Avoiding looking at the battery, Nate tried to prepare himself mentally and physically for the coming cycle of interrogation. They probably would try drugs again, but with luck and discipline, Nate thought he could resist. If Dominika had any influence in managing the interrogation, he knew she would contrive to keep the physical punishment at a minimum, and to limit the sessions for as long as possible as Langley worked on arranging a swap. She must not go too far on his behalf and throw suspicion on herself, however. That was critical.

Whatever the Russians had in mind, he had no doubt he would survive. He was a prisoner in Putin’s Moscow, but this was the modern age and intelligence officers from opposition services were not harmed, according to a strict protocol. Putin may have eliminated hundreds of dissident Russians, but not ops officers of rival services.

Nate knew he had a long stretch ahead before the State Department would get off their pinstriped fannies to commence talks to arrange for his release. He could be in the slammer for a year, five years, ten years, but CIA would never give up trying to get him back. On his return to Langley, there would be medals, a promotion, choice of assignments, but in reality his career would be over. He would be considered too burned coverwise and too burned out psychologically. By then, he daydreamed, Dominika might be finished at SVR and would be ready to retire and disappear into idyllic resettlement with Nate. It was a hell of a long way around to finally start a new life together, but it would be worth the wait. For the present, Nate intended to give his interrogators as much guff as he could muster. He knew by now the Russians probably had identified him as Nathaniel Nash, the last handler of General Korchnoi, one of the best assets the CIA had run in Moscow for fourteen years. They would also know that Nash was a fluent Russian speaker, which would further infuriate them.

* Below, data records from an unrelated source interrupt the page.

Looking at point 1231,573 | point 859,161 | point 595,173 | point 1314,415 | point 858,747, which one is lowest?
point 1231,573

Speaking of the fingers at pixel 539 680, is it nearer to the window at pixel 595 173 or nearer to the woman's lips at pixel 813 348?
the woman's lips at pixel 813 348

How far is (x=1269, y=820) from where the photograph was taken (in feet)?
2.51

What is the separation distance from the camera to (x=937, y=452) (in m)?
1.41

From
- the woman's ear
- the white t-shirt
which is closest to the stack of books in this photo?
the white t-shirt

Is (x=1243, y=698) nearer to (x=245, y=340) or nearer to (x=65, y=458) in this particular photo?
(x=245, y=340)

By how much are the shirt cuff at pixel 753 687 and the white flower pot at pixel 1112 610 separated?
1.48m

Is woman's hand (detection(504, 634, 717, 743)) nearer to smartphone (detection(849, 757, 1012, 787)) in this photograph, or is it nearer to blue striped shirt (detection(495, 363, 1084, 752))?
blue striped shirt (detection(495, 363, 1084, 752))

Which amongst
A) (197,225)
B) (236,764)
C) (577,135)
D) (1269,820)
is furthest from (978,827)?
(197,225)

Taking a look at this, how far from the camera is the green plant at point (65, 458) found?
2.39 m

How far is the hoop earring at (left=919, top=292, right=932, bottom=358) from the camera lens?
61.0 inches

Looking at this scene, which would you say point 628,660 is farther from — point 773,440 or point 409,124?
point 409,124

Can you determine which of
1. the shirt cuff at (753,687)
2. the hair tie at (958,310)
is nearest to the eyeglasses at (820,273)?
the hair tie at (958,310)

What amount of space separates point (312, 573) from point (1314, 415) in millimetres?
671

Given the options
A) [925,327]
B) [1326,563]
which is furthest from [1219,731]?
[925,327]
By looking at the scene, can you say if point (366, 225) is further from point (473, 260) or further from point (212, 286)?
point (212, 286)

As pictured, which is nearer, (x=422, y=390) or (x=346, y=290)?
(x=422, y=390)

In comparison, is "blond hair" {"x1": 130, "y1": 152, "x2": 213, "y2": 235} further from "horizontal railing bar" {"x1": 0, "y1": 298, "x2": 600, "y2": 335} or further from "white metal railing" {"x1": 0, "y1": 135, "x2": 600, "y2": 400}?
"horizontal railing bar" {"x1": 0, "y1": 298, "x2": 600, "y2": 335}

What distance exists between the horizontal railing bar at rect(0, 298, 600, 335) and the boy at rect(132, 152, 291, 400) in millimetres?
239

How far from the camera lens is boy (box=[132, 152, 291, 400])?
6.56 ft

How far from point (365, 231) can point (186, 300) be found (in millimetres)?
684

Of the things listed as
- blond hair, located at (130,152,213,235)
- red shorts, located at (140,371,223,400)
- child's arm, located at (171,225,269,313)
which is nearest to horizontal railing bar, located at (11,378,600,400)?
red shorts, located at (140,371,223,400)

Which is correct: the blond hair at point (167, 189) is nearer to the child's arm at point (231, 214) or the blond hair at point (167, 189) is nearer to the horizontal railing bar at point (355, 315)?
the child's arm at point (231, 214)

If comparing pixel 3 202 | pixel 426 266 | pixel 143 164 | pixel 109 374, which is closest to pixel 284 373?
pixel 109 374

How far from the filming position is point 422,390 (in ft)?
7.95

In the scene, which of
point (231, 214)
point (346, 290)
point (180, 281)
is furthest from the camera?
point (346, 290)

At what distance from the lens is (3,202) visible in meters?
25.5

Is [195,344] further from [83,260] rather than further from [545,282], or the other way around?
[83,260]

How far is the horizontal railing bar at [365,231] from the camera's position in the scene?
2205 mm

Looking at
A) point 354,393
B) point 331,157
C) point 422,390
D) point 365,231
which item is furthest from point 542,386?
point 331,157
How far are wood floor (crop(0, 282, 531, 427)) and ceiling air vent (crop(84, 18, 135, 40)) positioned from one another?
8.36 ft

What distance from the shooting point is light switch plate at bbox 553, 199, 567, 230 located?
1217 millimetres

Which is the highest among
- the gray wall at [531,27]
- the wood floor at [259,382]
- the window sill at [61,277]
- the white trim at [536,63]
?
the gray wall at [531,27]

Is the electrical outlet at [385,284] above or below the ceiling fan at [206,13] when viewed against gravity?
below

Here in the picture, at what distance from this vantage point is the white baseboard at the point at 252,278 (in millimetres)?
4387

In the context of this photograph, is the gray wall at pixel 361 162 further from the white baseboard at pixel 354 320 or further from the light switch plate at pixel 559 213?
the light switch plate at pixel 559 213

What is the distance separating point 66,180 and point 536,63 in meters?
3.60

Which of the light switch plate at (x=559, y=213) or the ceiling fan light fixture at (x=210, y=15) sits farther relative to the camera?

All thoughts about civilized outcomes in the basement of Butyrka Prison evaporated when Sergeant Iosip Blokhin walked into interview room three. He was dressed in a camouflage utility uniform and wore polished combat boots. A green nylon web belt was cinched tightly around his waist with a metal snap buckle with the Spetsnaz seal of parachute and dagger. His uniform was starched and crisp, but nowhere was there any badge of rank. His thin hair was slicked back over his bullet head, his scarred forehead dully shone in the bright lights of the room, and his ham-hock hands hung at his sides.